> [Problem requirements]: Exactly reproduce the line that contains "Of pixel 479" and all lines after it in the entries below, through the very last line.

A block of data
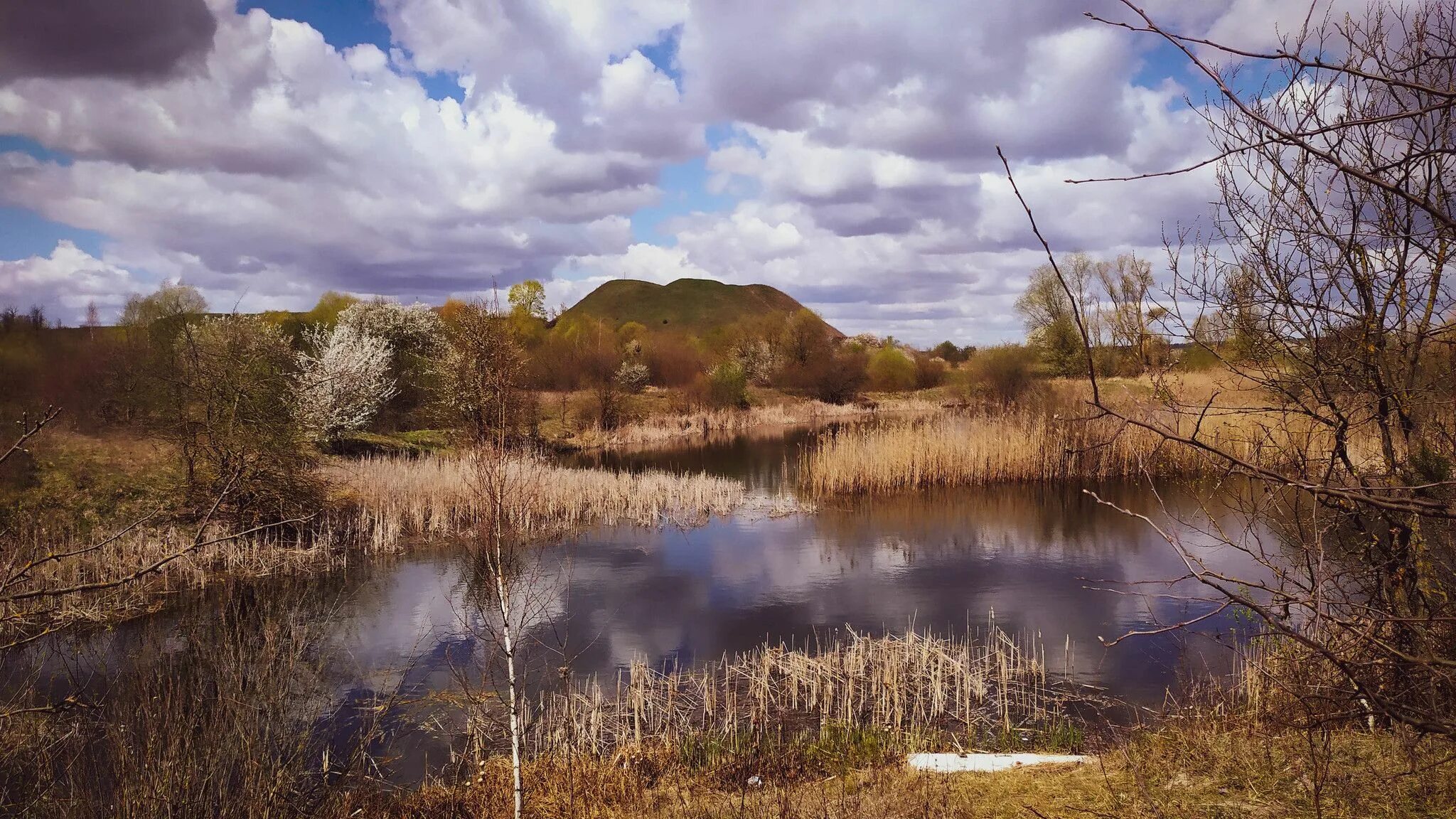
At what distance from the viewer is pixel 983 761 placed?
5.58 m

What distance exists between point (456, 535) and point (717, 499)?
224 inches

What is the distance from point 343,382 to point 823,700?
20.3 meters

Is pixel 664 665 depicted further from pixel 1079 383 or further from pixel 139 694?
pixel 1079 383

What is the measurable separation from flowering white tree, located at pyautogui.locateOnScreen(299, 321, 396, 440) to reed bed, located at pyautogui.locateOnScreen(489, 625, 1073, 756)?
48.2ft

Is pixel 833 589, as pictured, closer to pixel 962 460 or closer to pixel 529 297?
pixel 962 460

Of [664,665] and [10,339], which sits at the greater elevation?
[10,339]

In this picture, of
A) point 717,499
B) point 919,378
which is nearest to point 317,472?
point 717,499

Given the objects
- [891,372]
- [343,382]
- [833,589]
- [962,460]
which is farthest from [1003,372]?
[343,382]

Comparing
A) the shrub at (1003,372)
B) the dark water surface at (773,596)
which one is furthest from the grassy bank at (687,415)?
the dark water surface at (773,596)

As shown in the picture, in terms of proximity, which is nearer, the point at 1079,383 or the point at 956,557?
the point at 956,557

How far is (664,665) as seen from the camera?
29.4 ft

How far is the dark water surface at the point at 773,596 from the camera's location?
8906 millimetres

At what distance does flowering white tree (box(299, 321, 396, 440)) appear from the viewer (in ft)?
72.3

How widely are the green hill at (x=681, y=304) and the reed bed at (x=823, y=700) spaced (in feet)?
331
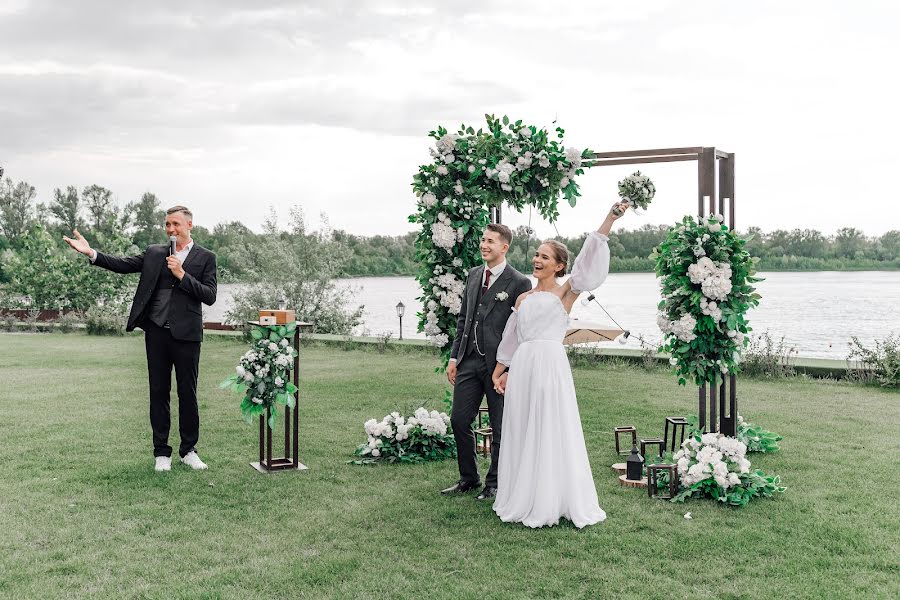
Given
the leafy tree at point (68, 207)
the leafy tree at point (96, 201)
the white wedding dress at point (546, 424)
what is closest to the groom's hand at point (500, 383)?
the white wedding dress at point (546, 424)

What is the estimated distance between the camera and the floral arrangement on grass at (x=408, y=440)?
6.65m

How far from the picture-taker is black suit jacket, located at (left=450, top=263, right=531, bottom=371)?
5.39 m

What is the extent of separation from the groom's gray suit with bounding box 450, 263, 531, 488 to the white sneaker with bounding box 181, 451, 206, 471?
7.56 feet

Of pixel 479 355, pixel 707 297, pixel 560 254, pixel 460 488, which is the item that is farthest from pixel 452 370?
pixel 707 297

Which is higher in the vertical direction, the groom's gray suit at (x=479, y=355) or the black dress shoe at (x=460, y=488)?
the groom's gray suit at (x=479, y=355)

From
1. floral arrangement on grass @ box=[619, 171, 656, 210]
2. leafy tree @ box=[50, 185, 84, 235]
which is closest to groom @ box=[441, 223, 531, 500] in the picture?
floral arrangement on grass @ box=[619, 171, 656, 210]

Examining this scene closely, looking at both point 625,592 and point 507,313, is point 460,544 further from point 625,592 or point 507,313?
point 507,313

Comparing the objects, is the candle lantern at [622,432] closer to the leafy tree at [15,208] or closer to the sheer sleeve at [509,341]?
the sheer sleeve at [509,341]

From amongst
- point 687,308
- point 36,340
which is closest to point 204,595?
point 687,308

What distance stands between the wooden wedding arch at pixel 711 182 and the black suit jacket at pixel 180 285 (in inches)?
135

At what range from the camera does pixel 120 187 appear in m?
35.3

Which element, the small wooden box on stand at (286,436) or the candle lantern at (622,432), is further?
the candle lantern at (622,432)

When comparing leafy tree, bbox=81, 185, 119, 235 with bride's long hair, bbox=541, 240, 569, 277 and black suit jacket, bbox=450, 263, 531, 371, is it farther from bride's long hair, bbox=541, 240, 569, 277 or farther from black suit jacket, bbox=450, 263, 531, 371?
bride's long hair, bbox=541, 240, 569, 277

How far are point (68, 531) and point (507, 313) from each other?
3228mm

> [Task output]:
Of pixel 479 355, pixel 707 297, pixel 560 254, pixel 460 488, which is the item that is farthest from pixel 452 370?
pixel 707 297

Which is higher in the vertical direction, the groom's gray suit at (x=479, y=355) or the black dress shoe at (x=460, y=488)?
the groom's gray suit at (x=479, y=355)

From
1. floral arrangement on grass @ box=[619, 171, 656, 210]
2. leafy tree @ box=[50, 185, 84, 235]
which is closest to groom @ box=[441, 223, 531, 500] in the picture?
floral arrangement on grass @ box=[619, 171, 656, 210]

Examining this scene closely, looking at both point 625,592 and point 507,313, is point 460,544 further from point 625,592 or point 507,313?
point 507,313

Comparing the objects, is the candle lantern at [622,432] closer to the leafy tree at [15,208] or closer to the sheer sleeve at [509,341]?
the sheer sleeve at [509,341]

From amongst
- point 687,308
- point 36,340
which is closest to point 204,595?
point 687,308

What distance stands between the wooden wedding arch at pixel 711 182 and the black suit jacket at pixel 180 285 (in inches)?
135

At what range from the camera does pixel 120 187 appear in m?
35.3

Which element, the small wooden box on stand at (286,436) or the candle lantern at (622,432), is further?
the candle lantern at (622,432)

When comparing leafy tree, bbox=81, 185, 119, 235 with bride's long hair, bbox=541, 240, 569, 277 and black suit jacket, bbox=450, 263, 531, 371, is it farther from bride's long hair, bbox=541, 240, 569, 277 or farther from black suit jacket, bbox=450, 263, 531, 371?
bride's long hair, bbox=541, 240, 569, 277

How far are point (68, 531) and point (507, 313) from each other?
3228mm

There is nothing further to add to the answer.